++++ DATASET EXCERPTS
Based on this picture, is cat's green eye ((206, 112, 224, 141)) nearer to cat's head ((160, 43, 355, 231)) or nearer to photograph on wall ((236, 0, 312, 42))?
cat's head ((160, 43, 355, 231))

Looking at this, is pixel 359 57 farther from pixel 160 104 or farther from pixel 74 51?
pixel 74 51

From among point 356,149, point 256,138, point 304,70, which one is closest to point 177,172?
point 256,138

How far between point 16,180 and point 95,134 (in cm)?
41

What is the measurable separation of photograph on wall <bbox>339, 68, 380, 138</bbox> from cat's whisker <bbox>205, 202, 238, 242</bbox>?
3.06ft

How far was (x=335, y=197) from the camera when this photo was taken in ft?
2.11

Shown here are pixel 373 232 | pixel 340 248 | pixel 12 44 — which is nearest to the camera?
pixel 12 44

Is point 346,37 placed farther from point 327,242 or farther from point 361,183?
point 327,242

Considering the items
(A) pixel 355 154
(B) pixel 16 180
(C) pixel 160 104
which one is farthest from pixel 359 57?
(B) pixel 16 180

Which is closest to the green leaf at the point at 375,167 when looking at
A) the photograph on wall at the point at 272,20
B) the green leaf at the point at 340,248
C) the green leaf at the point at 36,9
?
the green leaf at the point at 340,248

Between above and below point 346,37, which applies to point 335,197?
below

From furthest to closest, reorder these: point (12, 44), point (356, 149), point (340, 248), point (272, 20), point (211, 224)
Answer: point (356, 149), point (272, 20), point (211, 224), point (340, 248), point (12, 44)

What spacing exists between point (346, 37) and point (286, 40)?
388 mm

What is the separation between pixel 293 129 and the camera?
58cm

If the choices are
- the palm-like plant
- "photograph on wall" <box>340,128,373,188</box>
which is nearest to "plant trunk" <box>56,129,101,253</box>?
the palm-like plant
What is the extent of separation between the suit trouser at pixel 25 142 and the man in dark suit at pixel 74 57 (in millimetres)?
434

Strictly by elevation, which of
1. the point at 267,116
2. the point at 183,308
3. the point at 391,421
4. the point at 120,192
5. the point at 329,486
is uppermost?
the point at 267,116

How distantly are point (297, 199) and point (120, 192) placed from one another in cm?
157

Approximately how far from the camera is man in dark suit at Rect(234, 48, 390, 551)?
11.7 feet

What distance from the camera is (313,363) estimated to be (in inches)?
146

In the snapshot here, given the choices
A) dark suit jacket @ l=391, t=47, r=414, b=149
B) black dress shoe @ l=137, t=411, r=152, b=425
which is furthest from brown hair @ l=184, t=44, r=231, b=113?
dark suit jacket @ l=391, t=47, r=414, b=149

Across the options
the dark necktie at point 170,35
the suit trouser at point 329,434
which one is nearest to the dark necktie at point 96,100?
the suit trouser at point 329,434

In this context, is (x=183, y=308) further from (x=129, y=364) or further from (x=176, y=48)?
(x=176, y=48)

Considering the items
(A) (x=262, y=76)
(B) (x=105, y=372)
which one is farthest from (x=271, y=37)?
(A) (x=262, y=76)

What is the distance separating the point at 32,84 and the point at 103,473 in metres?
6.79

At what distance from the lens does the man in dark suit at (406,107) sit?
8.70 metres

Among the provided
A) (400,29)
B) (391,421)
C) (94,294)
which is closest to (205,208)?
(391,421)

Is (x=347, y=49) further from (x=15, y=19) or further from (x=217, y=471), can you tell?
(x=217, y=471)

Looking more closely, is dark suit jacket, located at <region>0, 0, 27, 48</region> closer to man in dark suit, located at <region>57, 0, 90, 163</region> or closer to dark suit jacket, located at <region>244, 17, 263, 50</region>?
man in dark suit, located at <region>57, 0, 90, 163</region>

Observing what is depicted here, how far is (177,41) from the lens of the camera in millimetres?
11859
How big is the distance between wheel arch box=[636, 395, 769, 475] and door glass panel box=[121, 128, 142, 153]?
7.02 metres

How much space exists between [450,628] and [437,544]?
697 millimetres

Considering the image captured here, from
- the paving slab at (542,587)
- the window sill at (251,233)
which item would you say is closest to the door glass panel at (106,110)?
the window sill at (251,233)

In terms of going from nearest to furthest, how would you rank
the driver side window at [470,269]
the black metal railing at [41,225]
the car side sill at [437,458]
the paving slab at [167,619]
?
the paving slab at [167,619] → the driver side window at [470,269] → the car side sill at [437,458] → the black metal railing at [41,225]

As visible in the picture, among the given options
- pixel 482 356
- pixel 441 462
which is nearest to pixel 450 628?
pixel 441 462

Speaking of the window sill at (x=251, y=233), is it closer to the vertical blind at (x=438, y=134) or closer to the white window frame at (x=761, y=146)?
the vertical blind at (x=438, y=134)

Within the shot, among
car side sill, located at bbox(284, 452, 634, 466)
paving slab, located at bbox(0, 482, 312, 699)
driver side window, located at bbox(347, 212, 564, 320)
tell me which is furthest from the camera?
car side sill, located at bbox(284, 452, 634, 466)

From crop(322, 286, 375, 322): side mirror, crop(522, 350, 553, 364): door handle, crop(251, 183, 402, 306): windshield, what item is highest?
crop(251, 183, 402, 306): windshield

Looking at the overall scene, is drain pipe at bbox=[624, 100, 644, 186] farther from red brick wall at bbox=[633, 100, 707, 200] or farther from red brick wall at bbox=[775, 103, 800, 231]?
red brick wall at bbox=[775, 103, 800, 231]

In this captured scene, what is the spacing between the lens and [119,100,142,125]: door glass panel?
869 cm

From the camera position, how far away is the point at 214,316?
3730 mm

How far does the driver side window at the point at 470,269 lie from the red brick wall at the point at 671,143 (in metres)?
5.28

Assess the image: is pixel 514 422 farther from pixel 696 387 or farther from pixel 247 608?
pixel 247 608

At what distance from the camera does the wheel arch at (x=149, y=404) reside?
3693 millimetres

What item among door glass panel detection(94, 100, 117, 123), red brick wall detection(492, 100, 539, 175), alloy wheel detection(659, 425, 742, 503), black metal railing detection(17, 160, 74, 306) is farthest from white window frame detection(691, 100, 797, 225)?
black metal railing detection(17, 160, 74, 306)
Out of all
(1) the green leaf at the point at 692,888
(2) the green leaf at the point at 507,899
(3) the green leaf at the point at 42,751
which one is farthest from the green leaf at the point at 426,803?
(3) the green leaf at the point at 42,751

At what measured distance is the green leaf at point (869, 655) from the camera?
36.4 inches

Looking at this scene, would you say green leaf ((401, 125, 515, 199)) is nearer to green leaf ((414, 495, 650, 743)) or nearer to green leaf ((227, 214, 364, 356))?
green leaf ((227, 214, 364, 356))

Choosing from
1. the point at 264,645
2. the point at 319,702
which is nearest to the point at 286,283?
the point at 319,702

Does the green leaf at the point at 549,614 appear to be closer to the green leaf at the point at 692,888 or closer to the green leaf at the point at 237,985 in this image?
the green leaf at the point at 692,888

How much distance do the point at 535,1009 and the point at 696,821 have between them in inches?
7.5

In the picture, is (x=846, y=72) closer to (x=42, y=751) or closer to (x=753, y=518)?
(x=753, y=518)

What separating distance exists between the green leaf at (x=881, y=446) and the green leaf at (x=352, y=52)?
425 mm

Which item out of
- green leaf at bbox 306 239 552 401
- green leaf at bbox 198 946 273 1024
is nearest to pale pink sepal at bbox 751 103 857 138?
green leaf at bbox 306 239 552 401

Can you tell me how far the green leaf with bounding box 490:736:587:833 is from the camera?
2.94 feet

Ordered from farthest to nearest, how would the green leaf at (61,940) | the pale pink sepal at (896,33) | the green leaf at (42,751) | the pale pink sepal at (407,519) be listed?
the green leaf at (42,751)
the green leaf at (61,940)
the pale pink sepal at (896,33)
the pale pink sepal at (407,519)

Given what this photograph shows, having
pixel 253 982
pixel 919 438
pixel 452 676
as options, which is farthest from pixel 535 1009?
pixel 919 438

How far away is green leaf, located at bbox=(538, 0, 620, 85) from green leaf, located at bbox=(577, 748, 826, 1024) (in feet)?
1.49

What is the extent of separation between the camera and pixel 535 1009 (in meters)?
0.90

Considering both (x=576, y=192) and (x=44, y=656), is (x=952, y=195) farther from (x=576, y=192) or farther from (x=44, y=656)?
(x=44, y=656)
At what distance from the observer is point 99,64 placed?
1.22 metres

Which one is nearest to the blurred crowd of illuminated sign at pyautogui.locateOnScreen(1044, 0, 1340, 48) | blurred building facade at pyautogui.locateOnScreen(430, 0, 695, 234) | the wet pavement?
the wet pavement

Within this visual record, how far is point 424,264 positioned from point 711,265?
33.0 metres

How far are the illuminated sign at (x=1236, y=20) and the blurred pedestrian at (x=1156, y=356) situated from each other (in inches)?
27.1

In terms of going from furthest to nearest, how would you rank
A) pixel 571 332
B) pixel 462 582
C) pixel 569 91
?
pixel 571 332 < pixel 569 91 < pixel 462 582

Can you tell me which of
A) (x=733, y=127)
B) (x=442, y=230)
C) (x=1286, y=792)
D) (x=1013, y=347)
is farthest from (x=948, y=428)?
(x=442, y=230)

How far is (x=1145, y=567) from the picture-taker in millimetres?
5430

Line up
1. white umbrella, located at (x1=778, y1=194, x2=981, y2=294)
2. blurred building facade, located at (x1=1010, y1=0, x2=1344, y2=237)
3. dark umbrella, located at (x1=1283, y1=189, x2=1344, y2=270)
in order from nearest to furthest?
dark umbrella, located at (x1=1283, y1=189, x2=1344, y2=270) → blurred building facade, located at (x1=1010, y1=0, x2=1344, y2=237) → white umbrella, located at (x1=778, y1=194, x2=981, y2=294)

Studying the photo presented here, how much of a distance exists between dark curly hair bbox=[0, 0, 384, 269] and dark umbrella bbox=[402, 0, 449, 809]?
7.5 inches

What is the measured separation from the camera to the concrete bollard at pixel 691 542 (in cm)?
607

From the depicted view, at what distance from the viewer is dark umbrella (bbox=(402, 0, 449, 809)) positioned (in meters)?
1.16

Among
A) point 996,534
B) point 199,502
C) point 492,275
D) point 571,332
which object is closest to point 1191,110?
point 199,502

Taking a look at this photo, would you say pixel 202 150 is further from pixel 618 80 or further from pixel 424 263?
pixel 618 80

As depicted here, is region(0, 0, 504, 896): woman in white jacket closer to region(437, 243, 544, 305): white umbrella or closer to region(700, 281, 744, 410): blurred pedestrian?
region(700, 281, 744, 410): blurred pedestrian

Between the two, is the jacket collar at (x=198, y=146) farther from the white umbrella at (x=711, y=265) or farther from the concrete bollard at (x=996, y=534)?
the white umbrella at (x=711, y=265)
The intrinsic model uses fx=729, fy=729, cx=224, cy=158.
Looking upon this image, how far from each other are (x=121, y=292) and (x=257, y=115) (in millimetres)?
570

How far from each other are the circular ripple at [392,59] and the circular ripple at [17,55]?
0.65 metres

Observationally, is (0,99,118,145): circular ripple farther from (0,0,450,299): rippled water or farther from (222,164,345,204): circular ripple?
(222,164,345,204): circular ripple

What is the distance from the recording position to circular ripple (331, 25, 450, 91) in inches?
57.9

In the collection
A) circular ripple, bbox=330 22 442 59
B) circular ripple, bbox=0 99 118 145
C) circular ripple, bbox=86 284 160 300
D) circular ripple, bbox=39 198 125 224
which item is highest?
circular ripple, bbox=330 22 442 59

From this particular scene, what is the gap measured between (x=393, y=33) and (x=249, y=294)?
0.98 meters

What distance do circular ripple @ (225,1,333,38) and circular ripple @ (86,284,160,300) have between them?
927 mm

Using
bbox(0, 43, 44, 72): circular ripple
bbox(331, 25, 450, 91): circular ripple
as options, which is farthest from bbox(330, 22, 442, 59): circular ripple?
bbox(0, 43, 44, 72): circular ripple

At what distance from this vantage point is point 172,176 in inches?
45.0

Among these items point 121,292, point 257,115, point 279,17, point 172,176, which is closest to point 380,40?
++++++++
| WHAT TO WORK ON |
Recast the lines from the one containing "At what distance from the lens" through the one containing "697 millimetres", both included, as a Markdown table with the columns Row and Line, one row per line and omitting blank lines.

| THE ANSWER |
| Row | Line |
|---|---|
| 1 | At what distance from the lens does the man in dark suit at (406,107) sit? |
| 2 | 8.70 metres |
| 3 | Among the provided |
| 4 | A) (400,29) |
| 5 | B) (391,421) |
| 6 | C) (94,294) |
| 7 | which is closest to (205,208)? |
| 8 | (391,421) |
| 9 | Is (x=347, y=49) further from (x=15, y=19) or further from (x=217, y=471), can you tell? |
| 10 | (x=217, y=471) |
| 11 | Looking more closely, is dark suit jacket, located at <region>0, 0, 27, 48</region> closer to man in dark suit, located at <region>57, 0, 90, 163</region> or closer to dark suit jacket, located at <region>244, 17, 263, 50</region>? |
| 12 | man in dark suit, located at <region>57, 0, 90, 163</region> |
| 13 | Observing what is depicted here, how far is (177,41) from the lens of the camera in millimetres? |
| 14 | 11859 |
| 15 | How big is the distance between wheel arch box=[636, 395, 769, 475] and door glass panel box=[121, 128, 142, 153]? |
| 16 | 7.02 metres |
| 17 | How much space exists between [450,628] and [437,544]? |
| 18 | 697 millimetres |